It doesn't feel like mindless, contextless violence; carnage punctuated by endless respawns. What it feels like is sport; a competition, a keenly fought contest between two teams. This I like.
The first thing that grabs me are the Tron-esque combatants charging headfirst into massive, open maps decorated with dilapidated castles, rocky outcrops, wooded areas and open countryside. The scale is impressive and the visuals stunning.
The second thing to impress is the pace at which Shootmania is played. It's not quite the fastest shooter on two legs, but it's certainly no slouch in this respect. Straight away you're sprinting and jumping into action, a swarm of players, shields on back, heading into a mosh pit of controlled aggression.
I've been playing the beta for a few days now (to get guaranteed access you need to pre-order the game) and so far I've been suitably impressed with the offering made by Nadeo and Ubisoft.

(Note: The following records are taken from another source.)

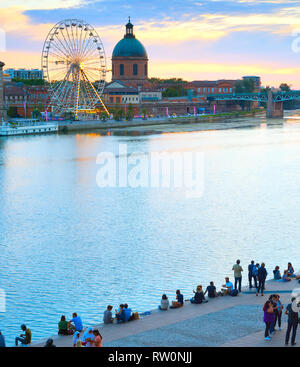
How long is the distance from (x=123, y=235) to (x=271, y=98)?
6966cm

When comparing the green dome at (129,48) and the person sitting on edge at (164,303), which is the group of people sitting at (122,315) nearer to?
the person sitting on edge at (164,303)

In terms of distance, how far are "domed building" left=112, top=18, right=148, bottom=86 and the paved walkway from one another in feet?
257

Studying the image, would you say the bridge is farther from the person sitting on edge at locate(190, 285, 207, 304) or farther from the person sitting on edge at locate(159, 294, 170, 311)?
the person sitting on edge at locate(159, 294, 170, 311)

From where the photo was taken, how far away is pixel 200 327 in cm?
794

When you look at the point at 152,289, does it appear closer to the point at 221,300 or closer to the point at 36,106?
the point at 221,300

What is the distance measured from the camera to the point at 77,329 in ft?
27.0

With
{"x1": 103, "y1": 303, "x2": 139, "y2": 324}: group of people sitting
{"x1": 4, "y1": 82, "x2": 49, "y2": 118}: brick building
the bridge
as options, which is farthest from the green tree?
{"x1": 103, "y1": 303, "x2": 139, "y2": 324}: group of people sitting

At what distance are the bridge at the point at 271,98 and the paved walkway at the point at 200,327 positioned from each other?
74953 mm

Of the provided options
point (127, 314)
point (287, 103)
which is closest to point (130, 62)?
point (287, 103)

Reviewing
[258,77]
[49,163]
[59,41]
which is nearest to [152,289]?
[49,163]

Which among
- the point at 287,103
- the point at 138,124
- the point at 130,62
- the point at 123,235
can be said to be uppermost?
the point at 130,62

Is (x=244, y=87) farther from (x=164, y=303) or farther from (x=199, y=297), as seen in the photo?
(x=164, y=303)

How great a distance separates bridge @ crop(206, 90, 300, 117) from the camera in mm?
83344

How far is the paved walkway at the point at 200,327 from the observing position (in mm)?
7328
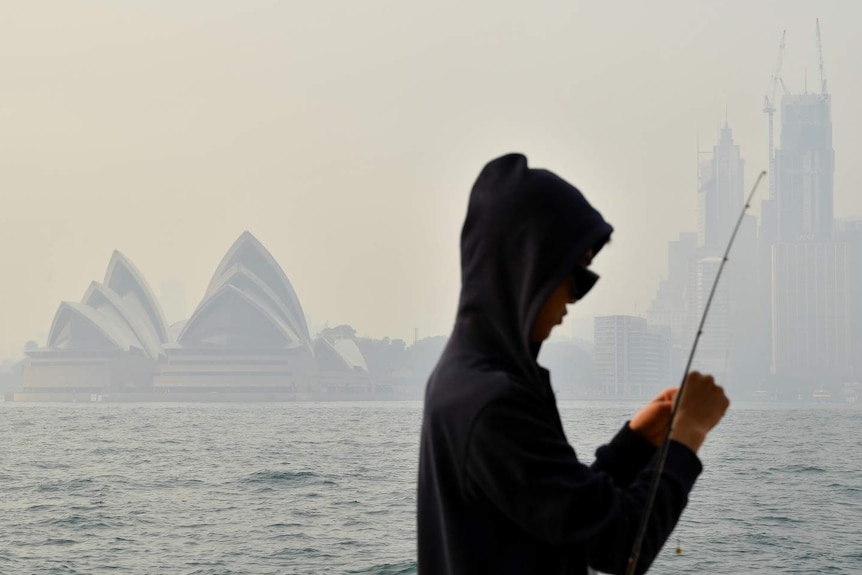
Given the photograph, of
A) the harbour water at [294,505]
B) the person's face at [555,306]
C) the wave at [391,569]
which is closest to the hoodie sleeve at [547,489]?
the person's face at [555,306]

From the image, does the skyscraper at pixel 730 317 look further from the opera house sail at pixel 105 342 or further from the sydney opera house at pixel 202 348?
the opera house sail at pixel 105 342

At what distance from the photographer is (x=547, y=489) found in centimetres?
108

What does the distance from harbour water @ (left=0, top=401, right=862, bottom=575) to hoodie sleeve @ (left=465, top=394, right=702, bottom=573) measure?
77.3 inches

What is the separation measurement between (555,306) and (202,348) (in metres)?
81.3

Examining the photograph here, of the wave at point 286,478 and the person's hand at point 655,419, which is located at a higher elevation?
the person's hand at point 655,419

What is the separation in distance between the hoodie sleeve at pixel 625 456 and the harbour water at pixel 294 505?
1.80 metres

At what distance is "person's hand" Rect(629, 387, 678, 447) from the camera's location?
1223mm

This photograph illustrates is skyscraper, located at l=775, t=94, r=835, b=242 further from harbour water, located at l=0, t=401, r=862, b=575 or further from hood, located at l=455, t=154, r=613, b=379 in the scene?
hood, located at l=455, t=154, r=613, b=379

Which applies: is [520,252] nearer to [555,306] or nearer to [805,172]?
[555,306]

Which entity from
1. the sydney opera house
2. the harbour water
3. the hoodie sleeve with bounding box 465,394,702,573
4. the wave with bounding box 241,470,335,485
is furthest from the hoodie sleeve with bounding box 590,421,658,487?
the sydney opera house

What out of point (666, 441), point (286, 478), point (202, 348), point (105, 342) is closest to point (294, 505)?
point (286, 478)

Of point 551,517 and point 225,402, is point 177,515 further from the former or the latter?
point 225,402

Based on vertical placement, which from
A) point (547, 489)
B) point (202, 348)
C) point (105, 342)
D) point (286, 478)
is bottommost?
point (286, 478)

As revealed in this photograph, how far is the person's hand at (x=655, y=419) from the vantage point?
48.1 inches
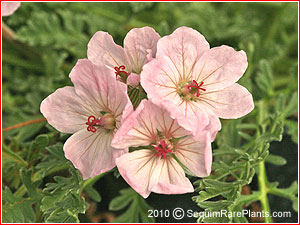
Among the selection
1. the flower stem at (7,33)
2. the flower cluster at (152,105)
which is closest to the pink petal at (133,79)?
the flower cluster at (152,105)

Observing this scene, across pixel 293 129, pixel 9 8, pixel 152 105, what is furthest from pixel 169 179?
pixel 9 8

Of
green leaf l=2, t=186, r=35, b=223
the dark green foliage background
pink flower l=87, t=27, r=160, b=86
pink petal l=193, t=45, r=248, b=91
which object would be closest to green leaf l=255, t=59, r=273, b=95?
the dark green foliage background

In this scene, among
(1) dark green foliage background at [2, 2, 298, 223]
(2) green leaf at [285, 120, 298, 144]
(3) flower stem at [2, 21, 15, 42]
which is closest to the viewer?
(1) dark green foliage background at [2, 2, 298, 223]

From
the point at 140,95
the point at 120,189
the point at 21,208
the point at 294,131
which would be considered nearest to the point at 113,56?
the point at 140,95

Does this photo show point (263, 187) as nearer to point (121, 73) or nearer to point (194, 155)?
point (194, 155)

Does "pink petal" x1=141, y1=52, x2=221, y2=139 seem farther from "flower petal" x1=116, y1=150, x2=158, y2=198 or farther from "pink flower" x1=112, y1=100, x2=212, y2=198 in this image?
"flower petal" x1=116, y1=150, x2=158, y2=198
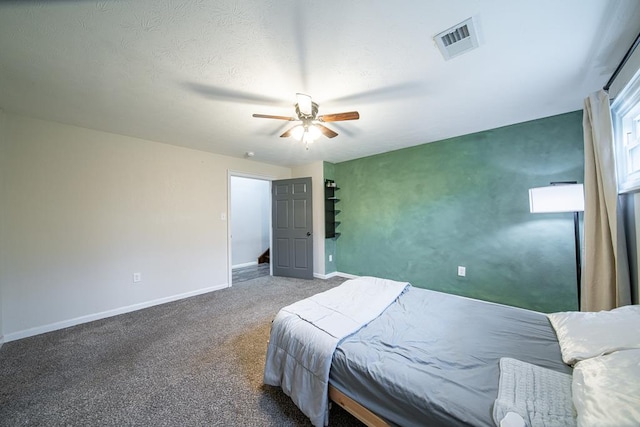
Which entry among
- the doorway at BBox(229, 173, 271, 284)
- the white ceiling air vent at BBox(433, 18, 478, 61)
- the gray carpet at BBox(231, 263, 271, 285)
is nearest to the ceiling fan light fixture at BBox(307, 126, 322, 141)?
the white ceiling air vent at BBox(433, 18, 478, 61)

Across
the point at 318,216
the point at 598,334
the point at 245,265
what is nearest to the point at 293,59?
the point at 598,334

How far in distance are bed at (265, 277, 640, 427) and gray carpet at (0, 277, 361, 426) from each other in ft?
0.90

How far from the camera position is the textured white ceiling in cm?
123

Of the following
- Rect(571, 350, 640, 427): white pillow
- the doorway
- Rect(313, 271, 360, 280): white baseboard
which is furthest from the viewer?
the doorway

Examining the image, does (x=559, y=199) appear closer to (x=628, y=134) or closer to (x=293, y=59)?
(x=628, y=134)

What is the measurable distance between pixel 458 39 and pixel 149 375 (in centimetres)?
333

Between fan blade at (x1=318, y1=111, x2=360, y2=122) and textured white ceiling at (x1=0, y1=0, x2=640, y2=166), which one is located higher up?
textured white ceiling at (x1=0, y1=0, x2=640, y2=166)

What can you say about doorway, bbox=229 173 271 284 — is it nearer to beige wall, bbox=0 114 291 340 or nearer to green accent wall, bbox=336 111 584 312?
beige wall, bbox=0 114 291 340

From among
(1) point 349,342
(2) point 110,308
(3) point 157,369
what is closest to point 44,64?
(3) point 157,369

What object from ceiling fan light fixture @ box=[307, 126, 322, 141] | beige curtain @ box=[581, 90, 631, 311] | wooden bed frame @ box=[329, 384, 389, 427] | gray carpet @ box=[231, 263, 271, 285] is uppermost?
ceiling fan light fixture @ box=[307, 126, 322, 141]

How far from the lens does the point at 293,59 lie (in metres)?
1.57

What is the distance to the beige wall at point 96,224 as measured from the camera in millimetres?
2285

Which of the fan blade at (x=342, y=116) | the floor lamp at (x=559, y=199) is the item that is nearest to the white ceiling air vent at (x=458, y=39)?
the fan blade at (x=342, y=116)

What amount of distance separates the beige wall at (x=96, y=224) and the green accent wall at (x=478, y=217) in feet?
9.49
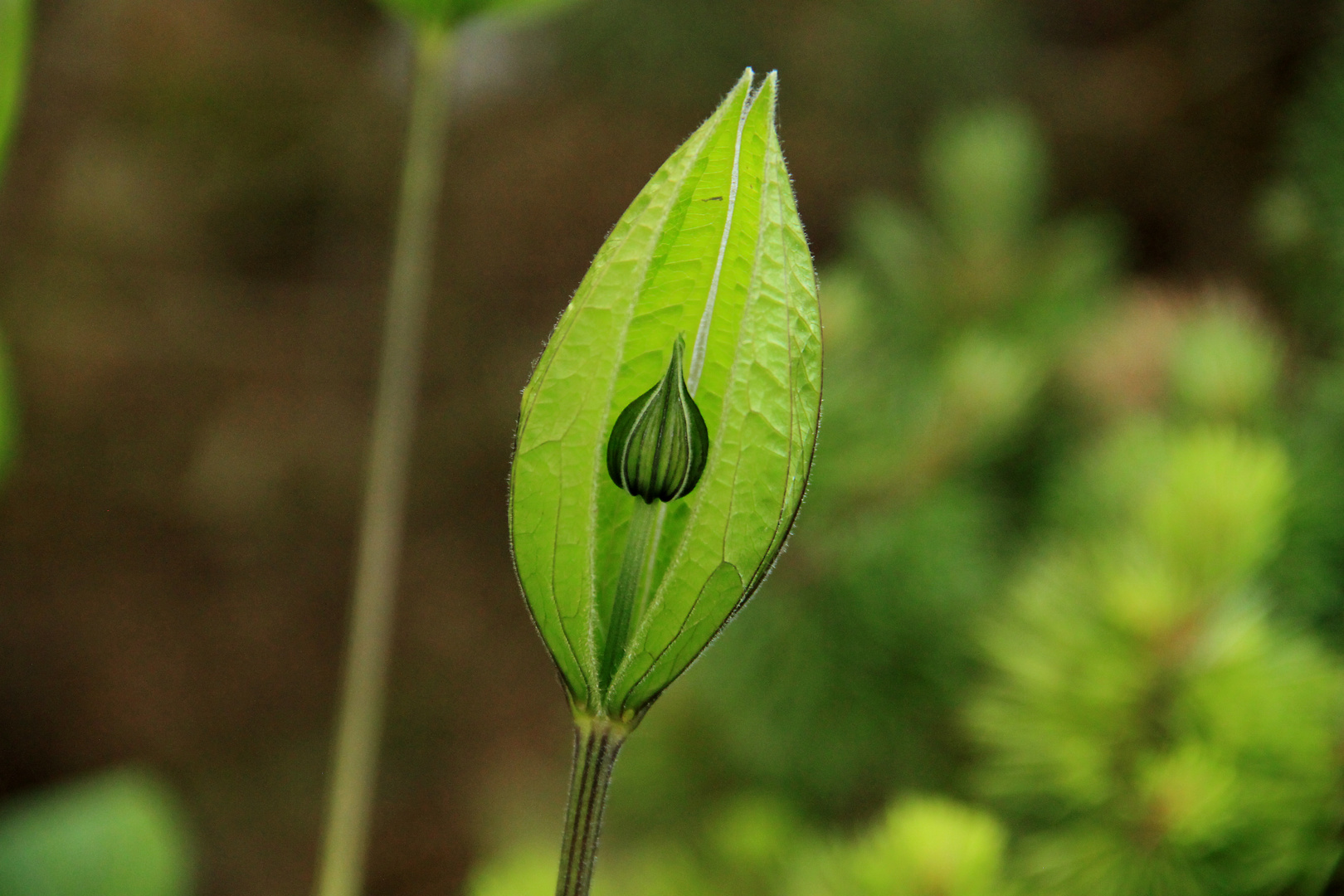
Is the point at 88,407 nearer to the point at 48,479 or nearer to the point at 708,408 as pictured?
the point at 48,479

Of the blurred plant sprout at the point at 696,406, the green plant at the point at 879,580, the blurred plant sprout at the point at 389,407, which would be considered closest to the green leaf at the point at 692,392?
the blurred plant sprout at the point at 696,406

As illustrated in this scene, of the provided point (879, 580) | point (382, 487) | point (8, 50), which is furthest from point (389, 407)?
point (879, 580)

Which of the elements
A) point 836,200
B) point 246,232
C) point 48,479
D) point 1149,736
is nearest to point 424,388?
point 246,232

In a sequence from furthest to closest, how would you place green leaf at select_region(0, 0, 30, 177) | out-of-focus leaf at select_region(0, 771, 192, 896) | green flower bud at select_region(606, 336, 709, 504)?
out-of-focus leaf at select_region(0, 771, 192, 896) → green leaf at select_region(0, 0, 30, 177) → green flower bud at select_region(606, 336, 709, 504)

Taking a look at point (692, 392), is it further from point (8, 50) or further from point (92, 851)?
point (92, 851)

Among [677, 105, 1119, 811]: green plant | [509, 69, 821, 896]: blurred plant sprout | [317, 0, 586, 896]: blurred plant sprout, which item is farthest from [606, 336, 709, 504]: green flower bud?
[677, 105, 1119, 811]: green plant

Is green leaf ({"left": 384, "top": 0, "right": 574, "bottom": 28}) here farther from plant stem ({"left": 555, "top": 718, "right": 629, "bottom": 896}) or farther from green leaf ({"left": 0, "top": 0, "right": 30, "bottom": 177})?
plant stem ({"left": 555, "top": 718, "right": 629, "bottom": 896})

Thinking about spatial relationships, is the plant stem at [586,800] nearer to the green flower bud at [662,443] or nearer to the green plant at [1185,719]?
the green flower bud at [662,443]
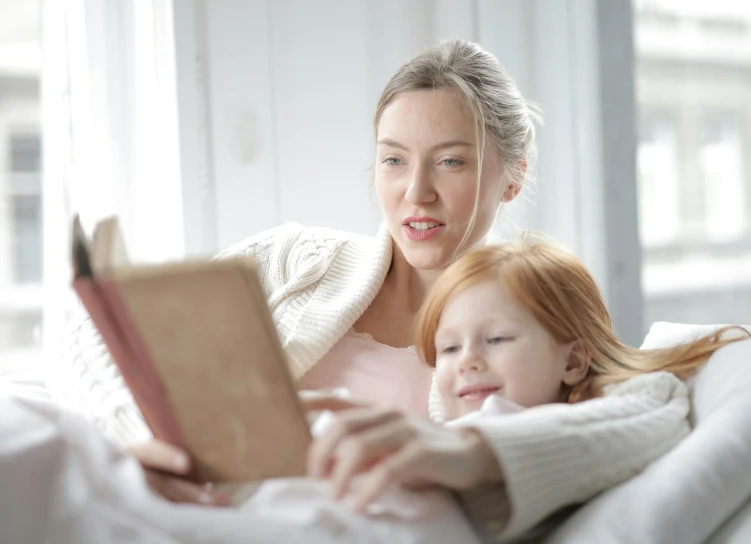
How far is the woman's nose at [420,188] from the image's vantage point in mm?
1635

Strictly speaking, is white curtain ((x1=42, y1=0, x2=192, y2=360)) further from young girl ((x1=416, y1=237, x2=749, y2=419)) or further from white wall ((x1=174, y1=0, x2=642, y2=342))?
young girl ((x1=416, y1=237, x2=749, y2=419))

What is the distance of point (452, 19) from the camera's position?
290cm

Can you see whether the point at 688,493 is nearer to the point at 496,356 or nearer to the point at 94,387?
the point at 496,356

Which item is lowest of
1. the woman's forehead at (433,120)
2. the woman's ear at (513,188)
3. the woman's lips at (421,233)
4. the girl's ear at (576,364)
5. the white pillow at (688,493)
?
the white pillow at (688,493)

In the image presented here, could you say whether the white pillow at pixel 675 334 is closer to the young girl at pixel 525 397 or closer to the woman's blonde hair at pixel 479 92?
the young girl at pixel 525 397

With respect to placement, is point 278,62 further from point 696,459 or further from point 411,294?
point 696,459


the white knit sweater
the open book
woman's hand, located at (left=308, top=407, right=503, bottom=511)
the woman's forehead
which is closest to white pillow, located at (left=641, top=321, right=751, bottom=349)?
the white knit sweater

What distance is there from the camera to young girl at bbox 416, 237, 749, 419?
48.1 inches

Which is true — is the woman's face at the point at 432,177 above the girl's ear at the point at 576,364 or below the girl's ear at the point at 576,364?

It's a game based on community and fun; two things often under-appreciated by games in the first-person shooter genre. Far too many are serious, dour affairs, but Shootmania follows in the footsteps of titles like Team Fortress 2 and Gotham City Impostors by taking the edge off the seriousness. Unlike the two aforementioned shooters, Nadeo's effort doesn't used comedic combatants to achieve this feeling, preferring instead to rely on competitive team spirit. This is not the next Battlefield. It doesn't feel like the fate of the world rests on your shoulders: it feels like dodgeball with rocket launchers.
There are several game modes to play with, and the community are already adding their own to the mix. The servers seem friendly (on the whole) and most of the contests I was involved in were fairly evenly matched. This feels like a game that has been built for us - the gamers - to grow and nurture. Nadeo are facilitating the fun, but at the same time they're encouraging the community to take ownership, and to the develop content for others to enjoy.
Games start with each player staring at a screen inside a small structure. A quick step to the left and a stream of shield wearing knights pour out into the map from these metallic starting blocks. Players are identical save for the shield on their back and the badge next to their names. In fact, the shields are the only thing that can be customised beyond your colour scheme (in team games we revert back to the classic red and blue colouring). Nadeo clearly want to cut away the nonsense, exemplified by the fact that there are so few weapons available to use.
The three weapons that I encountered were all incredibly different. Your main staple is a plasma cannon, and it can fire up to four shots in quick succession. Each plasma shot leaves a vapour trail in its wake, and moves at a steady speed. Discretion is the better part of valor when playing with this weapon, as once the four shots have been fired, there's a cool-down period as the gun returns to full charge and maximum capacity.
It makes even the most basic tÍte-ŗ-tÍte a tactical sparring match, with players trying to preempt each other's movements at the same time as dodging the incoming shots and preserving their ammo. Each player can take two hits, so there is room for error, but not much. This is in no small part due to the fact that the protracted nature of individual exchanges often leads to crowds forming. Duels quickly descend into mass brawls as players descend on combat hotspots hoping to score points as others dance in and around each other.
Beyond the basic plasma/rocket launcher there are a couple of other weapons, but both hold very specific functions. There is a lasergun that acts as a sniper rifle, one shot enough to put an opponent out of action. It's ideal for long range combat, but up close and personal it is less useful. Often the laser is only available when stood on specific platforms dotted around the map, which stops it from dominating games.
There are also mines, and like the laser they are scenario-specific. Enter into one of the labyrinth of tunnels found under certain maps and they become active, allowing for ambushes to be sprung on oblivious opponents. Mines also become available when stood near doorways; ideal for trapping opponents. The mines are flung out and stick to floors and walls for a short time before exploding. Splash damage is larger, so a direct hit and it's back to the drawing board.
Each of the three weapons on offer has a very specific function, and Nadeo seemed to have found a really good balance. The plasma launcher is undoubtedly the star of the show, but the short and long range options add enough depth to keep each match varied and unpredictable.